▶ Written exercise
Drop the pictures and extract exactly the lines from the one that contains "Does the point at 394,135" through the end of the material.

▶ Data listing
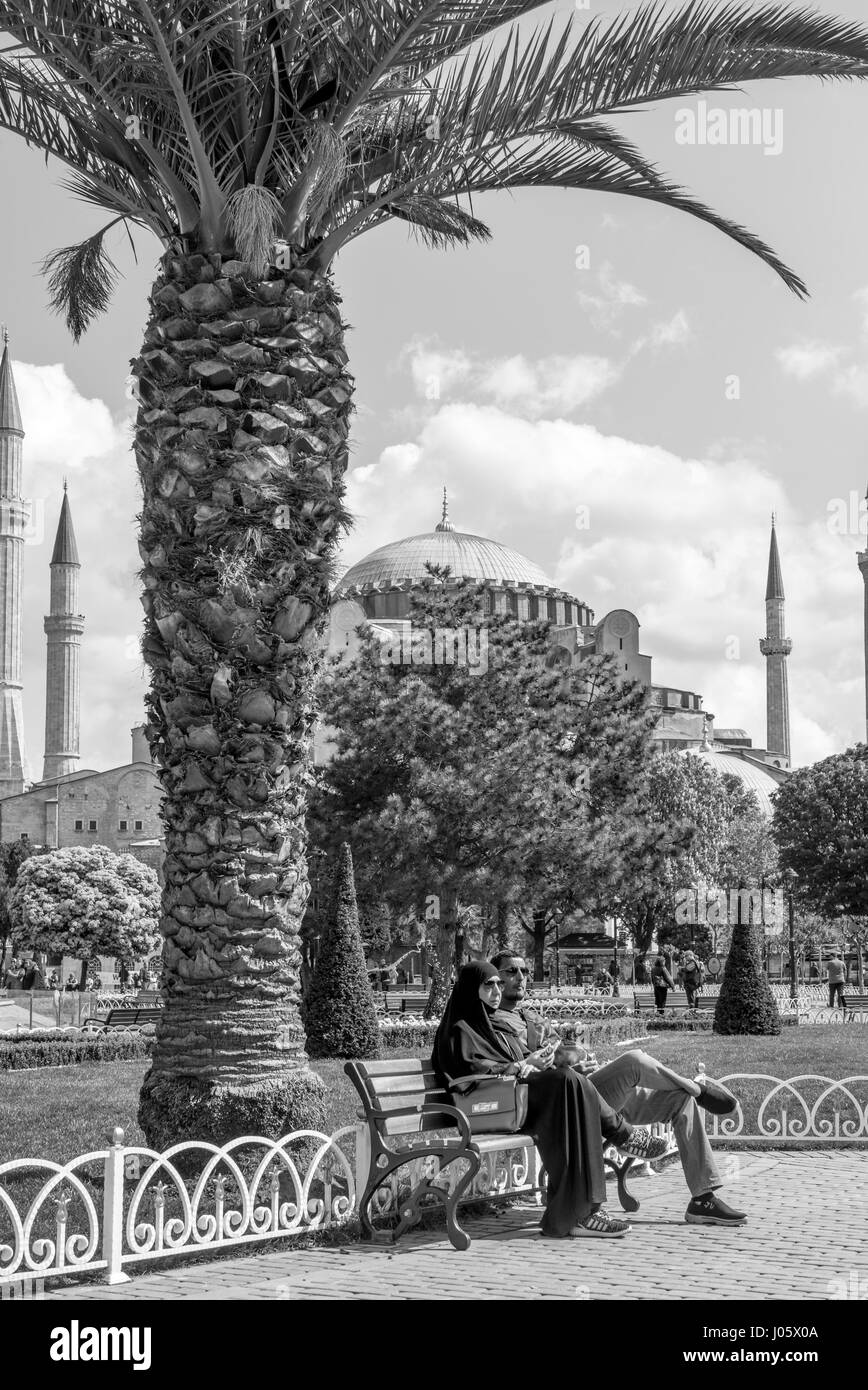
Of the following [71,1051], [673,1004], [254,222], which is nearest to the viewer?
[254,222]

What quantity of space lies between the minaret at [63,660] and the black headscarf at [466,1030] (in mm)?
68334

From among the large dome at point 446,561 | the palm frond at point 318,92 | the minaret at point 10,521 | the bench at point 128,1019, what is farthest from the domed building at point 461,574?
the palm frond at point 318,92

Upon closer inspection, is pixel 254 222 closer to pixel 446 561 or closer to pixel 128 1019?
pixel 128 1019

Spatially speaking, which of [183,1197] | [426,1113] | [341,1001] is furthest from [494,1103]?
[341,1001]

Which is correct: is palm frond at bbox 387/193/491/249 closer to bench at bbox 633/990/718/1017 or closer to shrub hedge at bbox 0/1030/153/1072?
shrub hedge at bbox 0/1030/153/1072

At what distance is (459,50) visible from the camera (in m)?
7.27

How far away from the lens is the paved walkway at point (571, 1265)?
4812 mm

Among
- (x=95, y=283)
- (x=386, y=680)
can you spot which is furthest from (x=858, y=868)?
(x=95, y=283)

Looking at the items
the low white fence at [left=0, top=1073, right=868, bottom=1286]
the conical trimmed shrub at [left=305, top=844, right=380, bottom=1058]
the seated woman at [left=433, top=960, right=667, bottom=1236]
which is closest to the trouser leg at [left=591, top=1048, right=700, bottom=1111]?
the seated woman at [left=433, top=960, right=667, bottom=1236]

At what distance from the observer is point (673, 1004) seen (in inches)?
1115

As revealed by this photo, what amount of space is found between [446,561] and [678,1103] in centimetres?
6906

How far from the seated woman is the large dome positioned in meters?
67.0

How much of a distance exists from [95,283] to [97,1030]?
39.8 ft

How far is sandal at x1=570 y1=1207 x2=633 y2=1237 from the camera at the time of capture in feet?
19.1
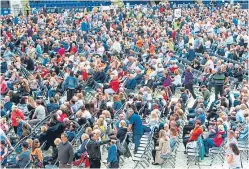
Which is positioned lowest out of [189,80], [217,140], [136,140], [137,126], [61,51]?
[136,140]

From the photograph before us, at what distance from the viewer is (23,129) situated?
13.7 m

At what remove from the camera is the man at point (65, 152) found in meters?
11.6

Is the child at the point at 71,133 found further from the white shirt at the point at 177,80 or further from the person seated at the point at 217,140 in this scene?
the white shirt at the point at 177,80

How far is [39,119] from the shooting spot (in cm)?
1505

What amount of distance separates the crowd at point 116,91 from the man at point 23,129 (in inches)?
1.0

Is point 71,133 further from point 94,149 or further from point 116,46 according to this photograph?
point 116,46

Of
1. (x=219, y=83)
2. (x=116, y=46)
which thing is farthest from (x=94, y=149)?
(x=116, y=46)

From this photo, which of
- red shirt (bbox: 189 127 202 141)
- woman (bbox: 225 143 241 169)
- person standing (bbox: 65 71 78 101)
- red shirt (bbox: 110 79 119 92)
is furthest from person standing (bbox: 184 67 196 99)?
woman (bbox: 225 143 241 169)

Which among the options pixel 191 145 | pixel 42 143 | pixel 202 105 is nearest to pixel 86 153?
pixel 42 143

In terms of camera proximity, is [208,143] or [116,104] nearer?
[208,143]

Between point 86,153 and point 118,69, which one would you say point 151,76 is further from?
point 86,153

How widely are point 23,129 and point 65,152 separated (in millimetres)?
2524

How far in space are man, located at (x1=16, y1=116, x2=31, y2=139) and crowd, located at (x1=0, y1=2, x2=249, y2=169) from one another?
3cm

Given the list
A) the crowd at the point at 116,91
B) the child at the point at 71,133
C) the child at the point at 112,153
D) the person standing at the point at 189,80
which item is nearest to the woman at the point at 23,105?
the crowd at the point at 116,91
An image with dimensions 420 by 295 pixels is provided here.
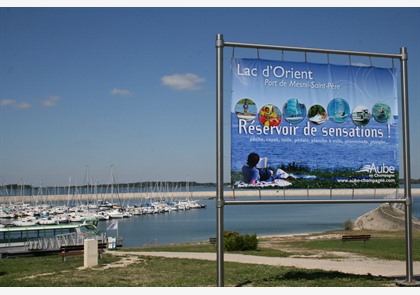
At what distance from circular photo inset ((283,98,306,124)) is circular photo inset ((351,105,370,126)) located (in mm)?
1239

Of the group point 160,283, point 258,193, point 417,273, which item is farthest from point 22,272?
point 417,273

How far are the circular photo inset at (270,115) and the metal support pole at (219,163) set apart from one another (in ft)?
3.46

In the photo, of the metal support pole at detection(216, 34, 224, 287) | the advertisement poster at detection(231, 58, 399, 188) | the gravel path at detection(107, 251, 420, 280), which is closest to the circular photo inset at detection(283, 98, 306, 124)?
the advertisement poster at detection(231, 58, 399, 188)

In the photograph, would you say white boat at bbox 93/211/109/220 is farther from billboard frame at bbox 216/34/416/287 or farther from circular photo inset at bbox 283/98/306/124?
billboard frame at bbox 216/34/416/287

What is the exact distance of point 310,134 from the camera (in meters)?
12.2

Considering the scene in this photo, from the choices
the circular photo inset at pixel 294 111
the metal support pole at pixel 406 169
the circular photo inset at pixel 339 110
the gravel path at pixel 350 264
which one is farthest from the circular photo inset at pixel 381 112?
the gravel path at pixel 350 264

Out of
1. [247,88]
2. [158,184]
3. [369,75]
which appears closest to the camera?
[247,88]

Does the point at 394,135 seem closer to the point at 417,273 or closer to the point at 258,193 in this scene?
the point at 258,193

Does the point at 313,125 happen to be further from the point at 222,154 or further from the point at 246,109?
the point at 222,154

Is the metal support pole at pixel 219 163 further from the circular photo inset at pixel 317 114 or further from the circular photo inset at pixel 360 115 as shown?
the circular photo inset at pixel 360 115

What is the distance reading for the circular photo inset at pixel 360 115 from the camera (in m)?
12.6

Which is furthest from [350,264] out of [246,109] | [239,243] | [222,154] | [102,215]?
[102,215]

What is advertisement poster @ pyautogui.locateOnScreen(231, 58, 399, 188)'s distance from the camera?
38.8 ft

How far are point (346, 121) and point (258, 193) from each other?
2.51 metres
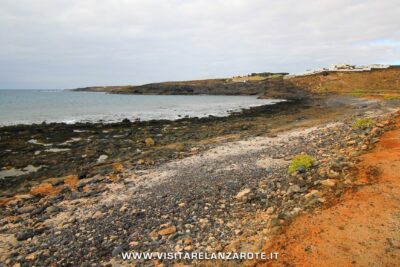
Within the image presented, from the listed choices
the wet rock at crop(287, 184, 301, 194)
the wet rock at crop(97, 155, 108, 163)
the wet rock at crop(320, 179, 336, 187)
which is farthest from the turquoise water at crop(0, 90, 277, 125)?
the wet rock at crop(320, 179, 336, 187)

▶ Exercise response
Does the point at 394,135 seem closer to the point at 417,273 or closer to the point at 258,193 in this scene?
the point at 258,193

Does the point at 313,125 happen to be further from the point at 222,154 or further from the point at 246,109?
the point at 222,154

Is the metal support pole at pixel 219 163 further from the circular photo inset at pixel 317 114 or further from the circular photo inset at pixel 360 115 as shown?
the circular photo inset at pixel 360 115

What is the distance reading for the circular photo inset at pixel 360 115 from the camera (in m)?
12.6

Which is furthest from [350,264] out of [246,109] | [239,243] | [222,154] | [102,215]?
[102,215]

What is advertisement poster @ pyautogui.locateOnScreen(231, 58, 399, 188)'s distance from the camera?
38.8 ft

How far are point (346, 121) and point (258, 193) from each other?
2.51 metres
Within the image presented, from the listed choices
the wet rock at crop(287, 184, 301, 194)
the wet rock at crop(97, 155, 108, 163)
the wet rock at crop(320, 179, 336, 187)
which is farthest from the turquoise water at crop(0, 90, 277, 125)?
the wet rock at crop(320, 179, 336, 187)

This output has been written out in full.